## Instruction A
Answer these three questions about the airport codes text below, giving each answer on its own line with the matching mark:
(i) How many letters long are the codes the ICAO assigns?
(ii) In what year did Los Angeles International Airport's code become LAX?
(iii) What earlier name of the Chicago O'Hare site gave that airport the code ORD?

## Text shown

Two official entities assign distinct codes to every airport. The International Civil Aviation Organization (ICAO), an arm of the United Nations that ensures aviation regulations jive across different countries and continents, assigns codes generally used by air traffic control and by airlines in crafting their flight plans. Those codes are actually four letters long: The first letter describes the country, and the remaining three letters mark the specific airport. For instance, Florida's Fort Lauderdale-Hollywood International Airport would be KFLL; the “K” is for U.S. and “FLL” is the specific airport code.

There’s LOL (Derby Field airport in Nevada, serving Lovelock City); OMG (Omega Airport in Namibia); and EEK, (a small town in Alaska).

The International Air Transport Association (IATA), an airline trade association, assigns the airport codes you're most familiar with—the three-letters you’ll see when you're booking your flight or on your ticket. Fort Lauderdale-Hollywood International Airport, for example, appears as “FLL," and Amsterdam Schiphol Airport is “AMS.” Sometimes the code is the same as the last three letters that the ICAO assigns, but not always.

Airport coding first began in the 1930s, and airlines typically chose their own two-letter codes. By the late 1940s, there were too many airports, and the system shifted to the three-letter code we know today. Los Angeles International Airport, for instance, was originally just “LA,” but became LAX in 1947. The IATA stepped in during the 1960s when the airlines decided they needed a standardized process to avoid confusion.

“IATA codes are an integral part of the travel industry, and essential for the identification of an airline, its destinations, and its traffic documents. They are also fundamental to the smooth running of hundreds of electronic applications which have been built around these coding systems for passenger and cargo traffic purposes,” Perry Flint, IATA’s head of corporate communications for the Americas, tells Condé Nast Traveler.

The three-letter code is determined by first ensuring that it’s unique and not in use by any other entity. The code might be assigned based on the name of the airport, the name of the city, or some other meaningful and relevant identifier if those letters are already taken. No two airports share the same IATA code, though officials say it's possible we'll have to rethink the process if more crop up than there are three-letter combinations to assign (this isn't likely to happen anytime soon).

Some airport codes are easy to unpack: Miami International Airport is MIA; Athens International Airport is ATH. Other airport codes are harder to decipher. Louis Armstrong New Orleans International Airport’s code, for instance, is MSY, named after aviator John Moisant, the first to fly across the English Channel with a passenger, and who lived in Louisiana until his death in 1910. Chicago O’Hare’s airport code is ORD, named after the space’s previous incarnation as Orchard Field.

And then there are the fun ones.

St. Pete-Clearwater International Airport’s code is PIE. (The airport marketing team took advantage of the fun code and created a website to attract tourists, fly2pie.com.) There’s LOL (Derby Field airport in Nevada, serving Lovelock City); OMG (Omega Airport in Namibia); and EEK, (a small town in Alaska). Russia’s Bolshoye Savino Airport code is PEE, and Brazil’s Poco De Caldas Airport’s code is POO. Sometimes a strange airport code is a perfect fit, like the aptly named Barksdale Air Force Base in Louisiana, which is coded “BAD.” ("Though we may be BAD, our world-class airmen are the best at projecting air power in defense of our nation," says captain Andrew Caulk, 2nd Bomb Wing at Barksdale Air Force Base.)

Sioux City, Iowa’s Gateway Airport is coded “SUX.” But rather than mope, officials have had fun with the unfortunate code assignment. “We embraced our designated airport code by partnering with a local retailer to offer a line of products with the slogan 'Fly SUX.' Both residents and visitors think it’s fun, and has given our city national attention," says Sioux Gateway Airport director and assistant city manager, Mike Collett. "From bag tags to t-shirts, people love to Fly SUX!”

## Instruction B
Show every line of the records below that contains the string "ornate", copying each line in full. Case counts.

## Data records

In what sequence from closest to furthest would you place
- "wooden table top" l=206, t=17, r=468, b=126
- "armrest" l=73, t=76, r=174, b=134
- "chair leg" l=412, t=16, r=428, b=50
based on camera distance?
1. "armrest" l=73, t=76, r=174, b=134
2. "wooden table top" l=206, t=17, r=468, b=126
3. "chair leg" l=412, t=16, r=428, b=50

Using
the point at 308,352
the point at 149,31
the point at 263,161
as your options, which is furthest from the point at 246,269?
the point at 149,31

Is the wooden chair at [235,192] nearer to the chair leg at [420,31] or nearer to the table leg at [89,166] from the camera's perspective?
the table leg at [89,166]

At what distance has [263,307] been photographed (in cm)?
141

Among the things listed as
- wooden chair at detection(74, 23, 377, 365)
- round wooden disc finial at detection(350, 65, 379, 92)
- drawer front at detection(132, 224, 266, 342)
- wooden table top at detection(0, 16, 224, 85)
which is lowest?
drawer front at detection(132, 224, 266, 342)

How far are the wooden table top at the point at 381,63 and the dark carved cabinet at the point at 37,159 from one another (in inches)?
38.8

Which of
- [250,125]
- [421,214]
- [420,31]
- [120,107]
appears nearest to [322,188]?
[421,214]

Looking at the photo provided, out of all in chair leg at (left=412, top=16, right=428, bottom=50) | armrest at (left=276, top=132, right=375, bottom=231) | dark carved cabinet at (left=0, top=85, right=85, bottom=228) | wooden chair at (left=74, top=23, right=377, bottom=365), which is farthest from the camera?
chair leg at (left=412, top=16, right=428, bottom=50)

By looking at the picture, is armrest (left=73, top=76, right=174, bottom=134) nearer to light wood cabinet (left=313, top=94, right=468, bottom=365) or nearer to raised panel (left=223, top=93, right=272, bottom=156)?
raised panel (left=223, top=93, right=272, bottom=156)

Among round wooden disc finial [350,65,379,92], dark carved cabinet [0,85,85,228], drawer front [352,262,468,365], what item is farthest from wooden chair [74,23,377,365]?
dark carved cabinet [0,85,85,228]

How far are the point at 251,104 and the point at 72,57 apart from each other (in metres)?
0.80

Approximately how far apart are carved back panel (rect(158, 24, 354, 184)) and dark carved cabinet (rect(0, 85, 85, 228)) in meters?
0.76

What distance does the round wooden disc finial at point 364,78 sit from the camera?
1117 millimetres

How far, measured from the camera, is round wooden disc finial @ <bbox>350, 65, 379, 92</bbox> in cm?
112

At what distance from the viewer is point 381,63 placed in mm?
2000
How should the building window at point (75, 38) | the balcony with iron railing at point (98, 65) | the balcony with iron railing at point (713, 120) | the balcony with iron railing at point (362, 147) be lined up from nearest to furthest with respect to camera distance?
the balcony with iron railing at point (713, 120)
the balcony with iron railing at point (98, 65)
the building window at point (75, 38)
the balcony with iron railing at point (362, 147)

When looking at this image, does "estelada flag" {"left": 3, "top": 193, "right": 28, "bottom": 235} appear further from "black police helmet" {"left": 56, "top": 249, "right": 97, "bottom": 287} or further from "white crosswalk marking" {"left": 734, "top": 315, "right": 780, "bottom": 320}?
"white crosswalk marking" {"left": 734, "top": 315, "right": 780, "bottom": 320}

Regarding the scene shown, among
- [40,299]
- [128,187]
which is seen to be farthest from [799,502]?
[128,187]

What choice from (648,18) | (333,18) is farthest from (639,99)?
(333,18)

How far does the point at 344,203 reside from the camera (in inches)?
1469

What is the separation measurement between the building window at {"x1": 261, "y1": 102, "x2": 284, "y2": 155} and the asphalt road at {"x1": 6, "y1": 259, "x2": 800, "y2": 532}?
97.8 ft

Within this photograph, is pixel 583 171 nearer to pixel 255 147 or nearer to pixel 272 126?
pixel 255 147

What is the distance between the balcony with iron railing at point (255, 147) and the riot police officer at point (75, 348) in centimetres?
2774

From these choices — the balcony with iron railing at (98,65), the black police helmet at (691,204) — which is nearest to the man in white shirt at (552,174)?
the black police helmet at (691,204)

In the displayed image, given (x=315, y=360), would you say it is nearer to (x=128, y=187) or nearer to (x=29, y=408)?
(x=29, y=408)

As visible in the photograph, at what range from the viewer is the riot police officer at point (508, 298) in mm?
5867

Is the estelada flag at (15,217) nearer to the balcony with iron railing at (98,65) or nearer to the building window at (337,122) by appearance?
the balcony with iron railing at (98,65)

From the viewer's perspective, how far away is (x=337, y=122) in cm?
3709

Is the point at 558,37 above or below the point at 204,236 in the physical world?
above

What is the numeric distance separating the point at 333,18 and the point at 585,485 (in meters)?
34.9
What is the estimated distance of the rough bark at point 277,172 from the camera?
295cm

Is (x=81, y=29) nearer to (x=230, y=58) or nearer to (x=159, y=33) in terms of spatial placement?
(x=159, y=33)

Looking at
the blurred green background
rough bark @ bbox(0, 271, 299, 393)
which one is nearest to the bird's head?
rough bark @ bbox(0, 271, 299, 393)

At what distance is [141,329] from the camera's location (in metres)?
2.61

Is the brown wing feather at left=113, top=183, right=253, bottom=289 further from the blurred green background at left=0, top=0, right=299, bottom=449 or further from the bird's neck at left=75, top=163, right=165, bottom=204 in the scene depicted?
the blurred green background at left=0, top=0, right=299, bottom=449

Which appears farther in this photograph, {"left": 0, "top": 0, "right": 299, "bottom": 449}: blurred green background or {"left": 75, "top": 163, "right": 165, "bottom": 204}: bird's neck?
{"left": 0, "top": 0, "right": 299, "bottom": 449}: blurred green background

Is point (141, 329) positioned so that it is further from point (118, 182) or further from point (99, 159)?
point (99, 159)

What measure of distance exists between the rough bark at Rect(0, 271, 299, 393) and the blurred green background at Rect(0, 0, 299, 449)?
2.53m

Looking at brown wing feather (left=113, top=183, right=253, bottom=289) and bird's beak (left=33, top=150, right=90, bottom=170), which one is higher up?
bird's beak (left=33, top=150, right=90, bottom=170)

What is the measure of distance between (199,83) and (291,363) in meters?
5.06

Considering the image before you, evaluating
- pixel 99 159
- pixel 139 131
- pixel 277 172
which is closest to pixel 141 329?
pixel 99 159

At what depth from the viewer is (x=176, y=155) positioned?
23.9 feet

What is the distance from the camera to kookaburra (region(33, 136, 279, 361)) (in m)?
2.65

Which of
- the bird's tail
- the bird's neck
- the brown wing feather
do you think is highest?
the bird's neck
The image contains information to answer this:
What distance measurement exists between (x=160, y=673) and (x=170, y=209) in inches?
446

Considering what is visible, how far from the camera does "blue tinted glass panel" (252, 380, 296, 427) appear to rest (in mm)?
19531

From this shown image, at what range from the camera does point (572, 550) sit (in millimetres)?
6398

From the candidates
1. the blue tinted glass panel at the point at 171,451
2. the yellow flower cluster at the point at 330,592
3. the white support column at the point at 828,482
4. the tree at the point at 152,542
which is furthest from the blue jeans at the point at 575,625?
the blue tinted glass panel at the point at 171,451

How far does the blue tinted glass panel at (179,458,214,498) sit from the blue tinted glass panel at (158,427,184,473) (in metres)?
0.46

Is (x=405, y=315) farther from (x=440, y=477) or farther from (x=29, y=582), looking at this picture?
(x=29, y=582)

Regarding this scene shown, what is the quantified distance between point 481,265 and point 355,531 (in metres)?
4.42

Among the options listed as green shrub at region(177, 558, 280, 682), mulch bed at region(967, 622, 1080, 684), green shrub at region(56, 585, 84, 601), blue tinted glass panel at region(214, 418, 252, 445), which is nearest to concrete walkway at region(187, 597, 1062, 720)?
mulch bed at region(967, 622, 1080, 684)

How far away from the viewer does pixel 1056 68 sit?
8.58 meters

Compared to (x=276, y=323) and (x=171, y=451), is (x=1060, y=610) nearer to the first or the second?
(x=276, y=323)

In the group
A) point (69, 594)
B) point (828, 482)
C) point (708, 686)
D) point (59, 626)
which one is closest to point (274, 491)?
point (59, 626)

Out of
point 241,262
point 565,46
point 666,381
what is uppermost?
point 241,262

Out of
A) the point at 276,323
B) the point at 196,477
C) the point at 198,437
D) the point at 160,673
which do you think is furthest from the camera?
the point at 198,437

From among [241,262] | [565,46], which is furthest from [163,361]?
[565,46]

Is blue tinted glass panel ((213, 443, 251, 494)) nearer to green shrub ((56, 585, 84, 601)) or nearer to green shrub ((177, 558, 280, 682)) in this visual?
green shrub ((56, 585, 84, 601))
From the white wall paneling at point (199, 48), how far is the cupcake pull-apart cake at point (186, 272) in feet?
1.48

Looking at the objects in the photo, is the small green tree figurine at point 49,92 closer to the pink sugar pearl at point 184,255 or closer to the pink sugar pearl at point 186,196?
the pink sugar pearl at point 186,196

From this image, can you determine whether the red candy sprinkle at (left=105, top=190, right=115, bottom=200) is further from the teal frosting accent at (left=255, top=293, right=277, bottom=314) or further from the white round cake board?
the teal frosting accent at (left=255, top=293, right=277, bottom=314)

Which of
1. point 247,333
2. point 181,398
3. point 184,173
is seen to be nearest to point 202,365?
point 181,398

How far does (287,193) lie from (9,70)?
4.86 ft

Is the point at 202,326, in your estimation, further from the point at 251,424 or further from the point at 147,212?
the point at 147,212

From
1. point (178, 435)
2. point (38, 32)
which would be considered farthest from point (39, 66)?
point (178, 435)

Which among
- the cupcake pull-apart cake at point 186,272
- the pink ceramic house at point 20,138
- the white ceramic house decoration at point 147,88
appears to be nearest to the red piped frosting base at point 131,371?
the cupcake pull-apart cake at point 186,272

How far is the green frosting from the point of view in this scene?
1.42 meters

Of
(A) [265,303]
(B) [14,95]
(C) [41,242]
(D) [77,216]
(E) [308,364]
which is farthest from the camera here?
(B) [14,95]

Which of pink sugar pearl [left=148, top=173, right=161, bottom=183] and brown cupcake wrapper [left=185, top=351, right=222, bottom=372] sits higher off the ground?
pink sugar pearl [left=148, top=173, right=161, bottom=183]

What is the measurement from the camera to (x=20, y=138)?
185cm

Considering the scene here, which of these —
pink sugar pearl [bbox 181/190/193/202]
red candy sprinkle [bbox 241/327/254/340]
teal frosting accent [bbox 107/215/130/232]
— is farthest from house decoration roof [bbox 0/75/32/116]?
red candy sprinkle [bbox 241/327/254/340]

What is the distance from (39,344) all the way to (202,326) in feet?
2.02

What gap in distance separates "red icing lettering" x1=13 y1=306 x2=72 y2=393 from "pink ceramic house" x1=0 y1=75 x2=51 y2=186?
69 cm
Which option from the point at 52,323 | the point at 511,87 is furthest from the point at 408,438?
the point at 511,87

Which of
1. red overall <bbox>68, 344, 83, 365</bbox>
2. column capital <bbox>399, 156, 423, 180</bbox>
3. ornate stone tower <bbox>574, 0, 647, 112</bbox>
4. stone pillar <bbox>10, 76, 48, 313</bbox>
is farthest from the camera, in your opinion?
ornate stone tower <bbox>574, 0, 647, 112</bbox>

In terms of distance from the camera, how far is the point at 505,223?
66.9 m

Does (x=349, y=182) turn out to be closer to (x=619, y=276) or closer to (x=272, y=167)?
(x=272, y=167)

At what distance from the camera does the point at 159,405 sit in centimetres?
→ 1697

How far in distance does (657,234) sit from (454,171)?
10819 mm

## Final result A
(i) Four
(ii) 1947
(iii) Orchard Field

## Final result B
3. ornate stone tower <bbox>574, 0, 647, 112</bbox>
ornate stone tower <bbox>574, 0, 647, 112</bbox>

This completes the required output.